# LDA topic modeling using MLLib
Using some lyrics that I had downloaded from DarkLyrics.com, try to see what major themes are expressed in song lyrics.

Note that this is by song and not by album.

In [1]:
from pyspark.mllib.clustering import LDA, LDAModel
from pyspark.mllib.linalg import Vectors
from pyspark.ml.feature import Tokenizer, CountVectorizer, StopWordsRemover

In [2]:
from pyspark.sql import SparkSession
spark = SparkSession \
        .builder \
        .appName('Metal Lyrics LDA') \
        .getOrCreate()

Load the data into a `pyspark.sql` DataFrame.

1500 text files containing lyrics are in `data_test/`, randomly sampled from ~200,000.

In [3]:
from pyspark.sql.functions import monotonically_increasing_id as mid

documents = sc.wholeTextFiles('data_test/')
df = spark.createDataFrame(documents,['doc_name','doc_text'])

# This will return a new DF with all the columns + id
df = df.withColumn("id", mid())
tokenizer = Tokenizer(inputCol="doc_text", outputCol="words")
df = tokenizer.transform(df)

Since the lyrics are in many different languages, remove stop words from several languages. Unfortunately, this removes the word "die" from English as well as German lyrics.
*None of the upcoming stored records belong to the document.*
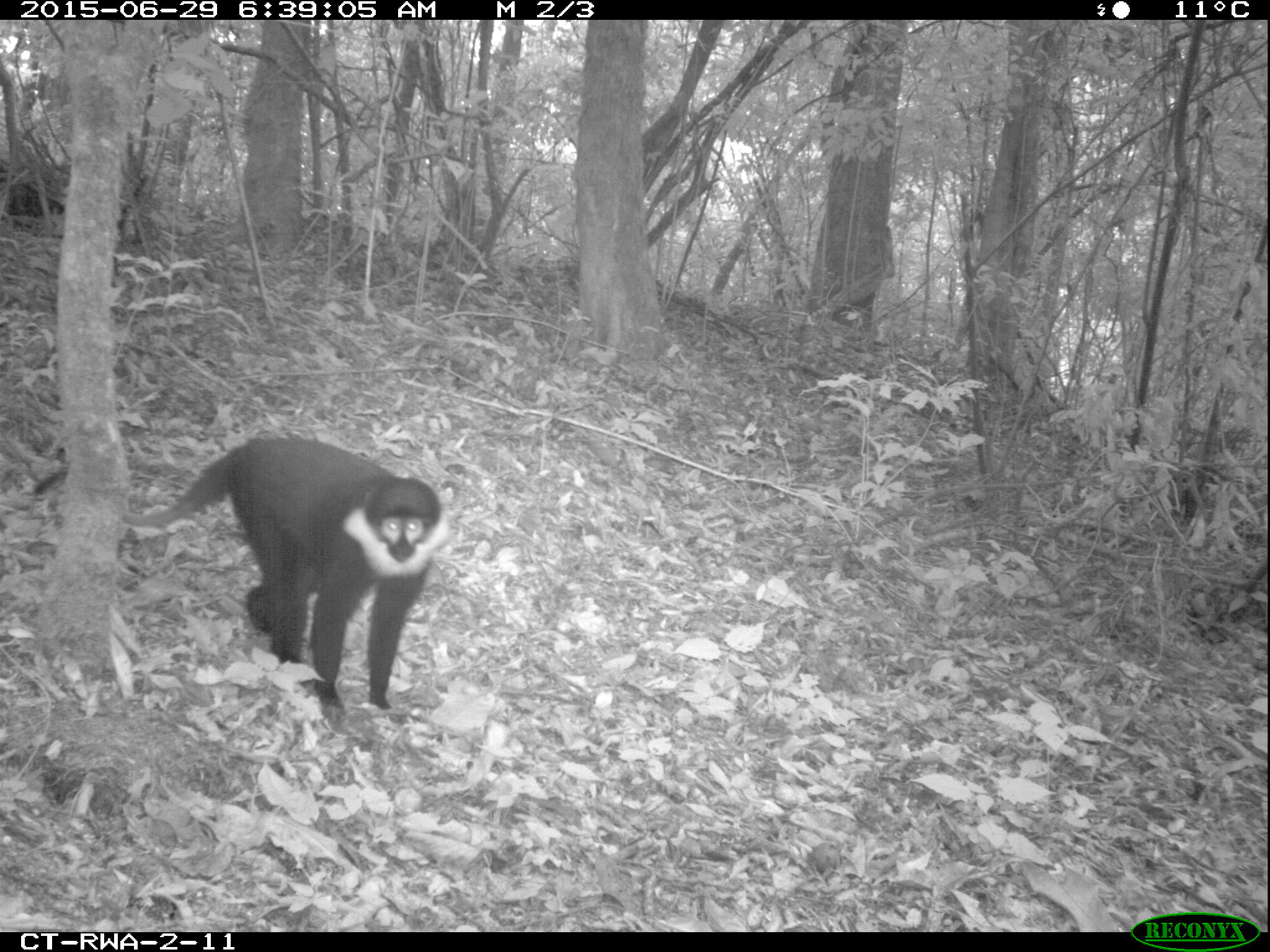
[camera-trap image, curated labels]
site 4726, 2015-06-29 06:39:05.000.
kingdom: Animalia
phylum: Chordata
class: Mammalia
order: Primates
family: Cercopithecidae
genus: Allochrocebus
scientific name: Allochrocebus lhoesti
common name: l'hoest's monkey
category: cercopithecus lhoesti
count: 1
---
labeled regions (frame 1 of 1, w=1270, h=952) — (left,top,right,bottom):
cercopithecus lhoesti: (32,429,455,720)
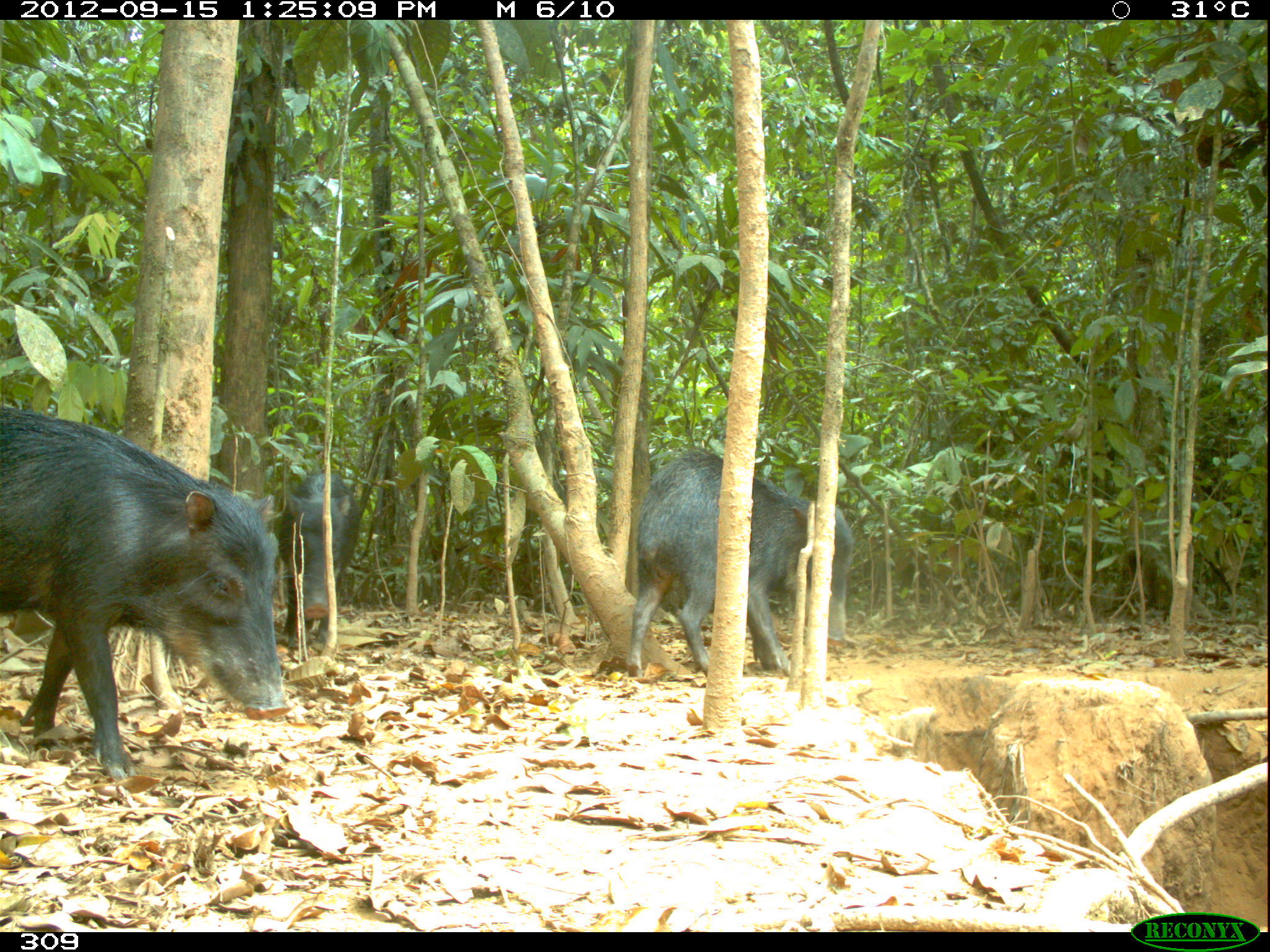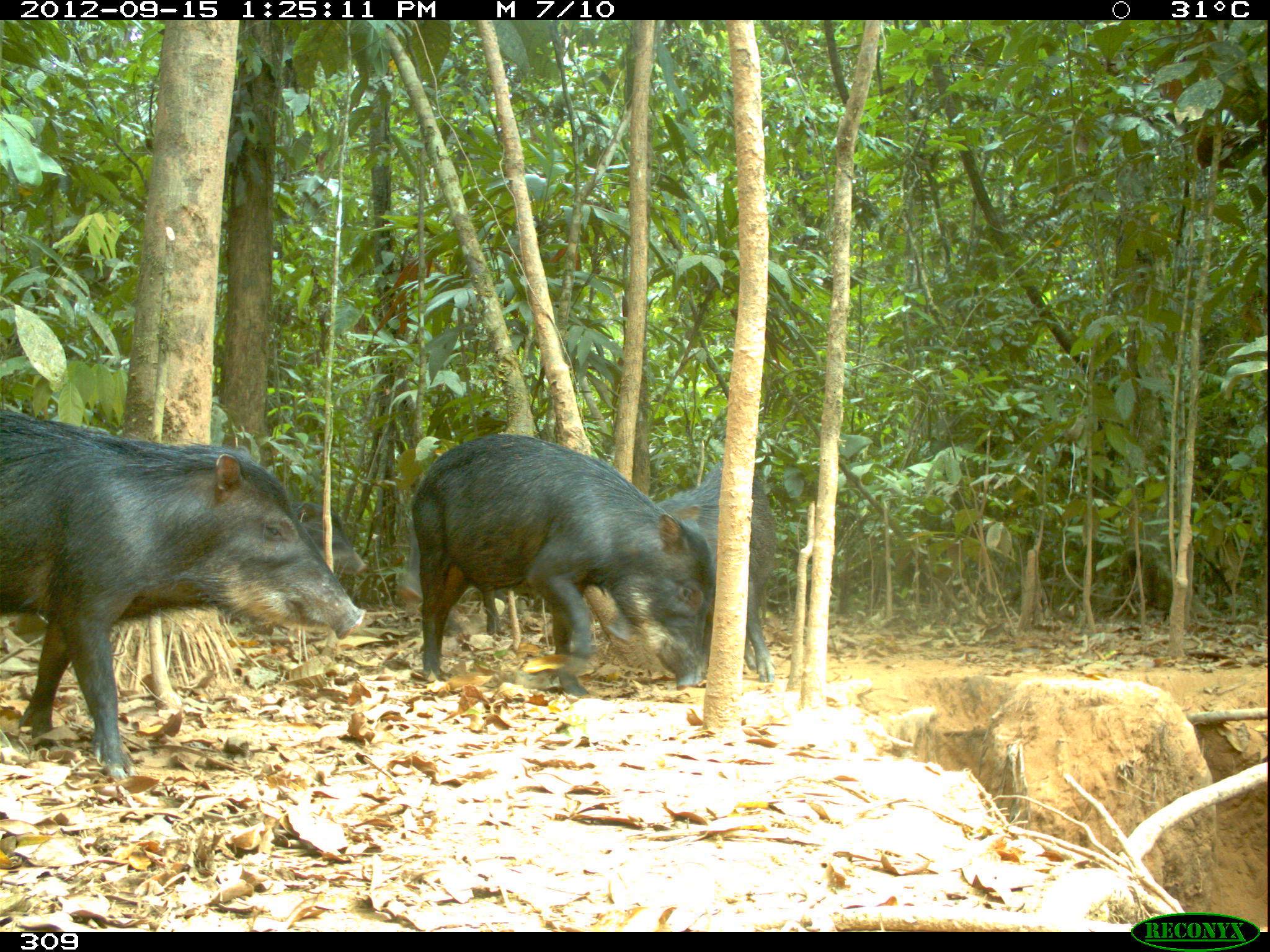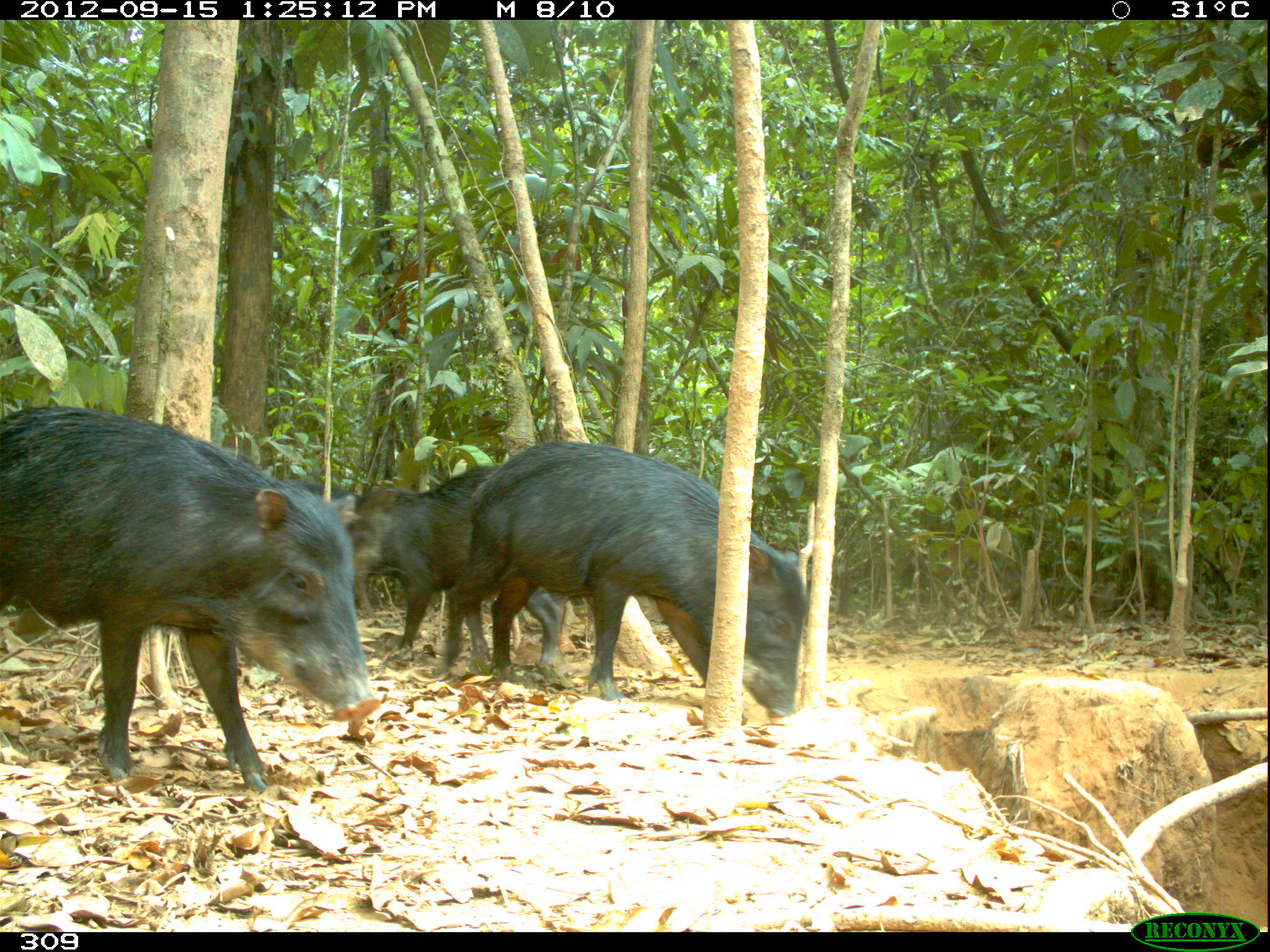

Otherwise though, the topics would roughly be arranged into languages.

Use `CountVectorizer` to do the word counting instead of the usual method of applying the standard parallelizable combinations of `.map` and `.reduceByKey()`.

In [4]:
stop_words = StopWordsRemover.loadDefaultStopWords('english')
stop_words += StopWordsRemover.loadDefaultStopWords('german')
stop_words += StopWordsRemover.loadDefaultStopWords('spanish')
stop_words += StopWordsRemover.loadDefaultStopWords('french')
stop_words += ["i'm",' ','','-',"don't","you're","i'll","can't","it'",
              "we'll","it's","ne ","i've","you'll","let","there's","oh"]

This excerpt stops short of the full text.